**Text:**
========

The third form of homeostasis is resistance.  Resistance tries to stop the change process by sabotaging it.[1]  This was what Nehemiah was facing.  He was facing sabotage from the outside with Sanballat slandering him and conspiring to assassinate him.  But Nehemiah was also facing sabotage from inside his own circle with Shemaiah. Shemaiah was a fellow Jew, a prophet and perhaps also a friend, and yet Nehemiah discerns that Shemaiah is giving him a false message.  God wouldn’t call Nehemiah to flee, especially now that the job of rebuilding the walls is nearly complete.  And God wouldn’t call Nehemiah, a layperson, to go into the sanctuary of the temple, a place where only the priests were supposed to go.  Nehemiah correctly exposes Shemaiah’s treachery.  Nehemiah is definitely encountering resistance in the anxious system that he is leading.

========

**Directions:**
- 1) How would you put this sentence from the passage on Nehemiah into Spanish: "Resistance tries to stop the change process by sabotaging it."?
- 2) Reproduce the part of the passage on Nehemiah that opens with the words containing "The third form" and closes with "he is leading.".
- 3) In one to three sentences, why does the passage on Nehemiah say Nehemiah discerns that Shemaiah's message is false?

**Data lines:**
========

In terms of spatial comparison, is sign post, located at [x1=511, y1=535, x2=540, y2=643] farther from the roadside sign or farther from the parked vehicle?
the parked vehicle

========

**Answers to the exercises:**
- 1) La resistencia intenta detener el proceso de cambio saboteándolo.

- 2)
The third form of homeostasis is resistance.  Resistance tries to stop the change process by sabotaging it.[1]  This was what Nehemiah was facing.  He was facing sabotage from the outside with Sanballat slandering him and conspiring to assassinate him.  But Nehemiah was also facing sabotage from inside his own circle with Shemaiah. Shemaiah was a fellow Jew, a prophet and perhaps also a friend, and yet Nehemiah discerns that Shemaiah is giving him a false message.  God wouldn’t call Nehemiah to flee, especially now that the job of rebuilding the walls is nearly complete.  And God wouldn’t call Nehemiah, a layperson, to go into the sanctuary of the temple, a place where only the priests were supposed to go.  Nehemiah correctly exposes Shemaiah’s treachery.  Nehemiah is definitely encountering resistance in the anxious system that he is leading.

- 3) God wouldn't call Nehemiah to flee, especially now that the job of rebuilding the walls is nearly complete. God also wouldn't call Nehemiah, a layperson, to go into the sanctuary of the temple, where only the priests were supposed to go.